Reproduce only the stretch of entries below that begins at the first line and ends at the line holding "standing: 80%".

Stored data entries

======

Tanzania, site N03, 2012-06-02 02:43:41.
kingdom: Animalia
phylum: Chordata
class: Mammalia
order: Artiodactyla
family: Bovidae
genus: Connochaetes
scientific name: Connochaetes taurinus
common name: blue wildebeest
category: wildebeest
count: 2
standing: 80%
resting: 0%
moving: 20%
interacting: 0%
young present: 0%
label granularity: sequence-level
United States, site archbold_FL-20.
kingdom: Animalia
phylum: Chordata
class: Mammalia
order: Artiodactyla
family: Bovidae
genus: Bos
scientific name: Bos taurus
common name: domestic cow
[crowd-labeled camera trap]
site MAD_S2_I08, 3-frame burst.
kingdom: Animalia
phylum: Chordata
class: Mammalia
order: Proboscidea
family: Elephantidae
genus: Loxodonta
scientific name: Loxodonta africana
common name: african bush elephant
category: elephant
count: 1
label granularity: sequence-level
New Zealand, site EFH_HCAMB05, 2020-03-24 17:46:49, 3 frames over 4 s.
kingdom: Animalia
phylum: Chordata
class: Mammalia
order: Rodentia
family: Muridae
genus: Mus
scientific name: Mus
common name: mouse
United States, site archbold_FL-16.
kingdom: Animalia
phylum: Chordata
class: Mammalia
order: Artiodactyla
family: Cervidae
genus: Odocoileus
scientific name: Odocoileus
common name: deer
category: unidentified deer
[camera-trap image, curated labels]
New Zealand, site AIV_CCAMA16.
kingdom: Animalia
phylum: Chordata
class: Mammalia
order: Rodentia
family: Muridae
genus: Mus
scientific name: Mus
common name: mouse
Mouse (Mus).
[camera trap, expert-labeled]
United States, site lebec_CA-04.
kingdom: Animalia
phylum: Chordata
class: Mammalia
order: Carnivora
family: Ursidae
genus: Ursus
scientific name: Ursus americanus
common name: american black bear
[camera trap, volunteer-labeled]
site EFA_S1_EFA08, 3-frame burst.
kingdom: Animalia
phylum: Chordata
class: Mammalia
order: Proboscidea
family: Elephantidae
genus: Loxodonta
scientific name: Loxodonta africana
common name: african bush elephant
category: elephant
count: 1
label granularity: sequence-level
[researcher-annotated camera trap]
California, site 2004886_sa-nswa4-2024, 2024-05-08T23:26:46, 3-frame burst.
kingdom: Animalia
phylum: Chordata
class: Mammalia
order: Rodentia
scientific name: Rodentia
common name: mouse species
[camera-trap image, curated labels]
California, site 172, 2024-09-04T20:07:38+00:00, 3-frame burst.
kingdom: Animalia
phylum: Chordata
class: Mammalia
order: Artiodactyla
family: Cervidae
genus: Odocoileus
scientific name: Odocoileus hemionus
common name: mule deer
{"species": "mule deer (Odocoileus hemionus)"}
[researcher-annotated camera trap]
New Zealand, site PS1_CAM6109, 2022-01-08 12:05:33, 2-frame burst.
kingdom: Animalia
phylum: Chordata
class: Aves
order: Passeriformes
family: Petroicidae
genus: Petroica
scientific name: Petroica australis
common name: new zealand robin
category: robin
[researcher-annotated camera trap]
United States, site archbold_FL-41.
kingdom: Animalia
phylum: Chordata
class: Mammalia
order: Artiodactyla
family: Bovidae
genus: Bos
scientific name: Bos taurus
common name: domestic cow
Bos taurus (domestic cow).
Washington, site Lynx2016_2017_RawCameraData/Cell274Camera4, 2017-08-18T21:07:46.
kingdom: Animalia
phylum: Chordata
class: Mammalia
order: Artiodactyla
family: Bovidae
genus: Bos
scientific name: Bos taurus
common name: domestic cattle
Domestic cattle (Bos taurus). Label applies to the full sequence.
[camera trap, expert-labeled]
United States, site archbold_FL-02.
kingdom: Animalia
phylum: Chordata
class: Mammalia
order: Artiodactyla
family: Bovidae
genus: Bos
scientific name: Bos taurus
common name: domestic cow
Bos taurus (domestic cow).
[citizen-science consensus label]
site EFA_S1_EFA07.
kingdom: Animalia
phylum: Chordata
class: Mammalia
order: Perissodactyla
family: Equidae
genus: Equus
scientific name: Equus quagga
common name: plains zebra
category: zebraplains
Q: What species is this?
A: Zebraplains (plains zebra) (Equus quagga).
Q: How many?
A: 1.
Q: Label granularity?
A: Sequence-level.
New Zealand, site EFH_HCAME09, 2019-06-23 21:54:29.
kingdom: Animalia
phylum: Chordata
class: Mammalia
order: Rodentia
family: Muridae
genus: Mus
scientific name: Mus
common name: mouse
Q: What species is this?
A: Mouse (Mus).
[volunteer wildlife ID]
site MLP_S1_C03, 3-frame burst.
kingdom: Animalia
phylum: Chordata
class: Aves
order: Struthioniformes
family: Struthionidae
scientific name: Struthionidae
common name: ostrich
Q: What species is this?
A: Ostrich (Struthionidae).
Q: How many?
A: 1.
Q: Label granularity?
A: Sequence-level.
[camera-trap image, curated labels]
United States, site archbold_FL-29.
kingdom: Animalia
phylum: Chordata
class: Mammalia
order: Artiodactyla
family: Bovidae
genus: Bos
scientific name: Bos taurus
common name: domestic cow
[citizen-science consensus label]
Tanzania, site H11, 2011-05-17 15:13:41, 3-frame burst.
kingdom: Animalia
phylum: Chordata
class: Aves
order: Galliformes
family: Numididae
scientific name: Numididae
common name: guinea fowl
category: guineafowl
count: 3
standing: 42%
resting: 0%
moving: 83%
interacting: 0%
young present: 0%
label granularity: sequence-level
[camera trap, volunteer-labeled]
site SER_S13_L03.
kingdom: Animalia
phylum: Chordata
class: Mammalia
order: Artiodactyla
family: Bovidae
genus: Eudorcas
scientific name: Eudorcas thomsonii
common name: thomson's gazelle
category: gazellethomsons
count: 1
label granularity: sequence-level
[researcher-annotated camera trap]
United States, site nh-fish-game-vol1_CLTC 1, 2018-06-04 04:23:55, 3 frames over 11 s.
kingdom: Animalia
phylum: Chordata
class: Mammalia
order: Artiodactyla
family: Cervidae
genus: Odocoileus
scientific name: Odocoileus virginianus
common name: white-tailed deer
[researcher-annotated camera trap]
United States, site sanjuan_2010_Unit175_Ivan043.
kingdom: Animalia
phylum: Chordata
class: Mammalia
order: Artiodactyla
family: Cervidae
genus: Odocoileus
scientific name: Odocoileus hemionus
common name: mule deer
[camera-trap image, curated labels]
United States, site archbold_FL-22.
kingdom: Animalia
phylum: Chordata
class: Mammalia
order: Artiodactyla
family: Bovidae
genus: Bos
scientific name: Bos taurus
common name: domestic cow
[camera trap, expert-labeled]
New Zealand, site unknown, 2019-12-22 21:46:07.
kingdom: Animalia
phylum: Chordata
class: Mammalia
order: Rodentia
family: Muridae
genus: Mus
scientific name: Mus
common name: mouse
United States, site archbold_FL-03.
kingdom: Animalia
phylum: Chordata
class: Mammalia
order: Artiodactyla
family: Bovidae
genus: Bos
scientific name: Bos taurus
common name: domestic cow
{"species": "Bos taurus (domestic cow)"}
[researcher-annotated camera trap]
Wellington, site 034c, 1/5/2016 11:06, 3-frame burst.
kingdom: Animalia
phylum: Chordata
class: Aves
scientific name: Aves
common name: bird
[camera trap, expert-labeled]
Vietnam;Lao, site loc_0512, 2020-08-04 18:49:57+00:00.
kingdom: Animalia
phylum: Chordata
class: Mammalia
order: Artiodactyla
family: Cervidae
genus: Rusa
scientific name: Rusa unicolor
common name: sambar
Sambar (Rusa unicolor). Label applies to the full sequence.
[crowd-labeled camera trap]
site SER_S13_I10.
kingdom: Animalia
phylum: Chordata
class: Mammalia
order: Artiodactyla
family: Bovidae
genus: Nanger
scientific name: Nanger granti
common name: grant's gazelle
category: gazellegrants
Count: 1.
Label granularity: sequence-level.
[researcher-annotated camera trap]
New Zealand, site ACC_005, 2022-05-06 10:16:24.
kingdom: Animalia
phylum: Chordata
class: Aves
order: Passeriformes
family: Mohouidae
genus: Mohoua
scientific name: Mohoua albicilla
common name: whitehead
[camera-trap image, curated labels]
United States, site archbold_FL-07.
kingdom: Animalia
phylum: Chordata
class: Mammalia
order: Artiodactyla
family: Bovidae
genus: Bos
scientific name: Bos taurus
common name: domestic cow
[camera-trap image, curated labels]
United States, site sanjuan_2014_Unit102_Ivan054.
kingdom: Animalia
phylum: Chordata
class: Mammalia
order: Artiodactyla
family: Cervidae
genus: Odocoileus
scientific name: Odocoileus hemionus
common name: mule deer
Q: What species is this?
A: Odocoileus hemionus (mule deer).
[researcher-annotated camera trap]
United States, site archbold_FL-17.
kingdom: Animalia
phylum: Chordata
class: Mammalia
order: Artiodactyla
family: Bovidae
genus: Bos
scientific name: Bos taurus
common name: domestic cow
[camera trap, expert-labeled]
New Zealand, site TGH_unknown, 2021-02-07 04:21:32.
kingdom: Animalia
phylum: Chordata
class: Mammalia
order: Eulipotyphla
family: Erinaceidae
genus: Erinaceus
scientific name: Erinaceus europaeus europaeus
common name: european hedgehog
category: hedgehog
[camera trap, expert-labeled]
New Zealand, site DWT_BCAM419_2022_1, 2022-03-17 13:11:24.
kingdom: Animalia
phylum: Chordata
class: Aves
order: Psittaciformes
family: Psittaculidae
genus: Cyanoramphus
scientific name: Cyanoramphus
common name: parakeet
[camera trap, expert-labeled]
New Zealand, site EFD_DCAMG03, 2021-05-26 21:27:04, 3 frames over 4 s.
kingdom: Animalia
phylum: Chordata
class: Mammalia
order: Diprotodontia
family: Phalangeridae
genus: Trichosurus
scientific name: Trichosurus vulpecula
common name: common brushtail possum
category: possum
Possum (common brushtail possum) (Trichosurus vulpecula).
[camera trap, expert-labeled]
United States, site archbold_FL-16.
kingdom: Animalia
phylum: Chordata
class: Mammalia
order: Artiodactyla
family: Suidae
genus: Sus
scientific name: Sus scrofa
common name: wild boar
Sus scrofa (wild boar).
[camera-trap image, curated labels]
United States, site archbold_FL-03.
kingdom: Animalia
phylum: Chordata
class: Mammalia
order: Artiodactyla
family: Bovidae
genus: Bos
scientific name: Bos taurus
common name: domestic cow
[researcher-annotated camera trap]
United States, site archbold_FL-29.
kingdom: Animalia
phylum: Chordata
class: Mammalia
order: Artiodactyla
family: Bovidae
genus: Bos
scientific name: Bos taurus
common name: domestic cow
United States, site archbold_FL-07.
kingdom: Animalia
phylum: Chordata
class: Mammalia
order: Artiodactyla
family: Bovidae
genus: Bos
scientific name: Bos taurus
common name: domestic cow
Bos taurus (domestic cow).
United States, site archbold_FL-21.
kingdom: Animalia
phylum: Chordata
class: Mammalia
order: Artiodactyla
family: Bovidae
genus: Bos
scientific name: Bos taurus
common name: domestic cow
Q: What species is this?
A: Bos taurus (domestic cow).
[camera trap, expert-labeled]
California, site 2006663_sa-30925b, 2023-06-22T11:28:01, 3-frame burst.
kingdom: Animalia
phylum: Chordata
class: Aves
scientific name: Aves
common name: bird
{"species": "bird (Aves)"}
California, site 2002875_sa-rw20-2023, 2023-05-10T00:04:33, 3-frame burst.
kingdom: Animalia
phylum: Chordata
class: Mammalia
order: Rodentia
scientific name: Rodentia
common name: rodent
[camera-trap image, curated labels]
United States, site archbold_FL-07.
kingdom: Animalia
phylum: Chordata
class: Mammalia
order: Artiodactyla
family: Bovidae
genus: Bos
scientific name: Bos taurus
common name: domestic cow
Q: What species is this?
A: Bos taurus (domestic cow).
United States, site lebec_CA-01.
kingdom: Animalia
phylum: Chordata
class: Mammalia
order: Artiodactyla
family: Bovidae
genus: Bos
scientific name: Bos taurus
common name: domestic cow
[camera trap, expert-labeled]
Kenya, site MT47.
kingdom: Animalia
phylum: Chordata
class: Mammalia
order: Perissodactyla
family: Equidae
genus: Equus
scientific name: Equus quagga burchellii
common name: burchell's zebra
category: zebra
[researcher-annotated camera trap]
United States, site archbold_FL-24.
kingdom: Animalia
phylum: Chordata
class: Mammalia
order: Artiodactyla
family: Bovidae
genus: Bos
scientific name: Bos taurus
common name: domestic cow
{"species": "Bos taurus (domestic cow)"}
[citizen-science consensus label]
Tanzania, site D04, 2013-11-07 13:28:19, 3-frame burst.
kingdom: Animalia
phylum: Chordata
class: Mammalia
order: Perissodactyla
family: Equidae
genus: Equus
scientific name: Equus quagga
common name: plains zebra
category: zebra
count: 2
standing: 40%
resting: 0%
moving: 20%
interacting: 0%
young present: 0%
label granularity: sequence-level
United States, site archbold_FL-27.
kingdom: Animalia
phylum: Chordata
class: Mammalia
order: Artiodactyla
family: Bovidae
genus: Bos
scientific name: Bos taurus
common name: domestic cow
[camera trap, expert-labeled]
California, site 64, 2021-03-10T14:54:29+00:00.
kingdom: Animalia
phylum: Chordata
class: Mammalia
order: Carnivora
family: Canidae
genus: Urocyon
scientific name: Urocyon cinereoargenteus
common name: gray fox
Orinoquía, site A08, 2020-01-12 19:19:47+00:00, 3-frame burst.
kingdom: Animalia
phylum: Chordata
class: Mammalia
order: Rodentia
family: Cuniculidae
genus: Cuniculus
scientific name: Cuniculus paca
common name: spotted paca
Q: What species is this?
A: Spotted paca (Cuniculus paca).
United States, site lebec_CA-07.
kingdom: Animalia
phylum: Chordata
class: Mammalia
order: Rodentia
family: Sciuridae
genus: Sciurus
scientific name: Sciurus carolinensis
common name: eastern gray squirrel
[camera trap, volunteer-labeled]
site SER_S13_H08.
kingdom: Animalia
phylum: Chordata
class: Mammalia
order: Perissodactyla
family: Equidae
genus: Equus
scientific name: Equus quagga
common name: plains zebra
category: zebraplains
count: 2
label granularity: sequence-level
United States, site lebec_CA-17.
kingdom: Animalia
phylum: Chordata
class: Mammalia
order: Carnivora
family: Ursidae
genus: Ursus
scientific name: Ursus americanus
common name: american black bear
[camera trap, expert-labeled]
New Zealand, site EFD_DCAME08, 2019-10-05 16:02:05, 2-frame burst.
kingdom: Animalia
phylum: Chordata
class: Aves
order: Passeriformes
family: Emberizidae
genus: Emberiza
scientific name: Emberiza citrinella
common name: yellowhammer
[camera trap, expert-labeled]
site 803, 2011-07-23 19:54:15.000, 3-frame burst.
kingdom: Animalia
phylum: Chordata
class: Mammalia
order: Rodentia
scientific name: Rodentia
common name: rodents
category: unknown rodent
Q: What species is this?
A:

======

Result for this exercise:
Tanzania, site N03, 2012-06-02 02:43:41.
kingdom: Animalia
phylum: Chordata
class: Mammalia
order: Artiodactyla
family: Bovidae
genus: Connochaetes
scientific name: Connochaetes taurinus
common name: blue wildebeest
category: wildebeest
count: 2
standing: 80%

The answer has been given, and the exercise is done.